[Task goal] Can you copy out every one of the records below, line for line and unchanged?

[Data for this exercise]

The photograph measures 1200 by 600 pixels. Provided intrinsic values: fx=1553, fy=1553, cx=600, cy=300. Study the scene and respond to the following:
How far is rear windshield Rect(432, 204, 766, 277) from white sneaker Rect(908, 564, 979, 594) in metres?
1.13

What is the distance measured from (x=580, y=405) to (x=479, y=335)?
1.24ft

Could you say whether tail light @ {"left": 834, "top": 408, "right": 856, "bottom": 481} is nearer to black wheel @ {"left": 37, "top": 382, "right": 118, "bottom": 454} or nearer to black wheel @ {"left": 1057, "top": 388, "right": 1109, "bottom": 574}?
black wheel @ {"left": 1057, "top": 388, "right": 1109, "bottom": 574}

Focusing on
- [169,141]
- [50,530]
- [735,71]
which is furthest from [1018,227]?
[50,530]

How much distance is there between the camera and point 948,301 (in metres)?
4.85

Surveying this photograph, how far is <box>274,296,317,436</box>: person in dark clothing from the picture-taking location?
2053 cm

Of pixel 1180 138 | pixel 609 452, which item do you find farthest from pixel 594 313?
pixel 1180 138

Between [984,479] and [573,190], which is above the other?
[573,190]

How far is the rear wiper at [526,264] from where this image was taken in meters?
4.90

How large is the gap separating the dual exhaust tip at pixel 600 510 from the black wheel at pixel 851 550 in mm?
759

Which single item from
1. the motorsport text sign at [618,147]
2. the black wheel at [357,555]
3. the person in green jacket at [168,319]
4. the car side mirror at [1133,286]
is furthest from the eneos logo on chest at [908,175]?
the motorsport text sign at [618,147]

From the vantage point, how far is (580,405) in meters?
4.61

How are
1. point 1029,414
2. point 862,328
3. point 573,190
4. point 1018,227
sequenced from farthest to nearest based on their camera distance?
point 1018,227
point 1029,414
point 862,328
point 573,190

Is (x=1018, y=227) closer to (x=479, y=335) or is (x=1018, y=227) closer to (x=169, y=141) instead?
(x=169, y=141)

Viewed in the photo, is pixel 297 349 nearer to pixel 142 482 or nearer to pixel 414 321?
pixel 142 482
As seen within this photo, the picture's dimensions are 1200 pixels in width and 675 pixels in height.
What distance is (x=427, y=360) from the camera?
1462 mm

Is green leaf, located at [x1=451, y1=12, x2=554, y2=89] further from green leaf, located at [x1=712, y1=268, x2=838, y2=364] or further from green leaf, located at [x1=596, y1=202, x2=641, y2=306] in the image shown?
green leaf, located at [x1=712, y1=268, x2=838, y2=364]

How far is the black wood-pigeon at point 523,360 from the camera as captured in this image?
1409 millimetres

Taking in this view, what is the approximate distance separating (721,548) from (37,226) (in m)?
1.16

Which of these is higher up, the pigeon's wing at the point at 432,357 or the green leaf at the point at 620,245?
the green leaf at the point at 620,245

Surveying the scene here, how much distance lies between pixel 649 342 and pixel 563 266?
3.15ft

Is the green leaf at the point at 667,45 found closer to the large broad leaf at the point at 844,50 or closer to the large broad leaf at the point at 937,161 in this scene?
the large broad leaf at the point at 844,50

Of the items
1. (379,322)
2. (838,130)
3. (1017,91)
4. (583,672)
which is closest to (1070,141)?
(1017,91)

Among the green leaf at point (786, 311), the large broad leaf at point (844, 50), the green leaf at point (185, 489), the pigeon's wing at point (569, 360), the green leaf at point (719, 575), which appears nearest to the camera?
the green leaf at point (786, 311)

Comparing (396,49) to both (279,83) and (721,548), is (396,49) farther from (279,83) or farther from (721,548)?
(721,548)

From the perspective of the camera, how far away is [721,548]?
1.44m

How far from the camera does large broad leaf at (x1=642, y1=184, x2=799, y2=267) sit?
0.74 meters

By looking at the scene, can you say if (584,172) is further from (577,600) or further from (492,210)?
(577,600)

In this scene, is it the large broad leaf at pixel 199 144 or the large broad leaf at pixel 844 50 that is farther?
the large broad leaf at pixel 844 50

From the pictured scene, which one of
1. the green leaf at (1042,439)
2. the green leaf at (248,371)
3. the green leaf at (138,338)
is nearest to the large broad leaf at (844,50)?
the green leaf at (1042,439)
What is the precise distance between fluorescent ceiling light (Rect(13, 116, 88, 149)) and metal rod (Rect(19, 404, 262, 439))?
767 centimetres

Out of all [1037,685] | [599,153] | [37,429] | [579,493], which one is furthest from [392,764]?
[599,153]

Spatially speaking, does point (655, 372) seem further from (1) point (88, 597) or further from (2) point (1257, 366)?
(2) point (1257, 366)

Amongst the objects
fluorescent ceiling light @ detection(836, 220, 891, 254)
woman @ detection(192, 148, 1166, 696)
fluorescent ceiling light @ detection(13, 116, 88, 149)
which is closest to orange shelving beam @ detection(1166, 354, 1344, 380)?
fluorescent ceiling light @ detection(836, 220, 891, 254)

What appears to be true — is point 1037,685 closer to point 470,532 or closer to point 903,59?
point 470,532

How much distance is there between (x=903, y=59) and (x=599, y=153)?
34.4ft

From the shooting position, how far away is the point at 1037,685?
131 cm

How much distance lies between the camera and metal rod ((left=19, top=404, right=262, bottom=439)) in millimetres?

[Written reply]
The photograph measures 1200 by 600 pixels. Provided intrinsic values: fx=1553, fy=1553, cx=600, cy=300. Study the scene and respond to the following:
How far is rear windshield Rect(432, 204, 766, 277) from white sneaker Rect(908, 564, 979, 594) in metres?
1.13

What is the distance measured from (x=580, y=405) to (x=479, y=335)?
1.24ft

Could you say whether tail light @ {"left": 834, "top": 408, "right": 856, "bottom": 481} is nearer to black wheel @ {"left": 37, "top": 382, "right": 118, "bottom": 454} or nearer to black wheel @ {"left": 1057, "top": 388, "right": 1109, "bottom": 574}?
black wheel @ {"left": 1057, "top": 388, "right": 1109, "bottom": 574}

Focusing on
- [169,141]
- [50,530]
- [735,71]
which is furthest from [1018,227]?
[50,530]

How much distance is there between the camera and point 948,301 (in metres)?
4.85

Surveying this photograph, how far is <box>274,296,317,436</box>: person in dark clothing from the picture-taking location?
2053 cm

Of pixel 1180 138 | pixel 609 452, which item do you find farthest from pixel 594 313?
pixel 1180 138

Between [984,479] and [573,190], which is above the other?
[573,190]

How far is the rear wiper at [526,264] from where this image was taken in meters?
4.90

How large is the gap separating the dual exhaust tip at pixel 600 510 from the black wheel at pixel 851 550 in mm?
759

Which single item from
1. the motorsport text sign at [618,147]
2. the black wheel at [357,555]
3. the person in green jacket at [168,319]
4. the car side mirror at [1133,286]
is furthest from the eneos logo on chest at [908,175]?
the motorsport text sign at [618,147]

From the vantage point, how far is (580,405) in meters?
4.61

How are
1. point 1029,414
2. point 862,328
3. point 573,190
4. point 1018,227
sequenced from farthest to nearest based on their camera distance?
point 1018,227
point 1029,414
point 862,328
point 573,190

Is (x=1018, y=227) closer to (x=479, y=335) or is (x=1018, y=227) closer to (x=169, y=141) instead?
(x=169, y=141)

Viewed in the photo, is pixel 297 349 nearer to pixel 142 482 or nearer to pixel 414 321?
pixel 142 482
As seen within this photo, the picture's dimensions are 1200 pixels in width and 675 pixels in height.
What distance is (x=427, y=360) from the camera?
1462 mm

Is green leaf, located at [x1=451, y1=12, x2=554, y2=89] further from green leaf, located at [x1=712, y1=268, x2=838, y2=364] or further from green leaf, located at [x1=596, y1=202, x2=641, y2=306] in the image shown?
green leaf, located at [x1=712, y1=268, x2=838, y2=364]

How far is the black wood-pigeon at point 523,360 from the camera as captured in this image?
1409 millimetres

Taking in this view, what is the approximate distance separating (721,548) from (37,226) (in m)?
1.16

Which of these is higher up, the pigeon's wing at the point at 432,357 or the green leaf at the point at 620,245?
the green leaf at the point at 620,245

Surveying the scene here, how much distance lies between pixel 649 342 and pixel 563 266?
3.15ft

Is the green leaf at the point at 667,45 found closer to the large broad leaf at the point at 844,50 or closer to the large broad leaf at the point at 937,161 in this scene?
the large broad leaf at the point at 844,50

Of the items
1. (379,322)
2. (838,130)
3. (1017,91)
4. (583,672)
which is closest to (1070,141)?
(1017,91)

Among the green leaf at point (786, 311), the large broad leaf at point (844, 50), the green leaf at point (185, 489), the pigeon's wing at point (569, 360), the green leaf at point (719, 575), which appears nearest to the camera?
the green leaf at point (786, 311)

Comparing (396,49) to both (279,83) and (721,548), is (396,49) farther from (279,83) or farther from (721,548)?
(721,548)

From the perspective of the camera, how far away is [721,548]?
1.44m

How far from the camera does large broad leaf at (x1=642, y1=184, x2=799, y2=267) sit?
0.74 meters

By looking at the scene, can you say if (584,172) is further from (577,600) or further from (492,210)?
(577,600)

In this scene, is it the large broad leaf at pixel 199 144 or the large broad leaf at pixel 844 50 that is farther?
the large broad leaf at pixel 844 50

From the pictured scene, which one of
1. the green leaf at (1042,439)
2. the green leaf at (248,371)
3. the green leaf at (138,338)
is nearest to the large broad leaf at (844,50)?
the green leaf at (1042,439)
What is the precise distance between fluorescent ceiling light (Rect(13, 116, 88, 149)) and metal rod (Rect(19, 404, 262, 439))?
767 centimetres

Out of all [1037,685] | [599,153] | [37,429] | [579,493], which one is furthest from [392,764]?
[599,153]

Spatially speaking, does point (655, 372) seem further from (1) point (88, 597) or further from (2) point (1257, 366)?
(2) point (1257, 366)

Amongst the objects
fluorescent ceiling light @ detection(836, 220, 891, 254)
woman @ detection(192, 148, 1166, 696)
fluorescent ceiling light @ detection(13, 116, 88, 149)
which is closest to orange shelving beam @ detection(1166, 354, 1344, 380)?
fluorescent ceiling light @ detection(836, 220, 891, 254)

What appears to be true — is point 1037,685 closer to point 470,532 or closer to point 903,59?
point 470,532

How much distance is there between (x=903, y=59) and (x=599, y=153)?
34.4ft

From the shooting position, how far away is the point at 1037,685?
131 cm

How much distance lies between the camera and metal rod ((left=19, top=404, right=262, bottom=439)) in millimetres?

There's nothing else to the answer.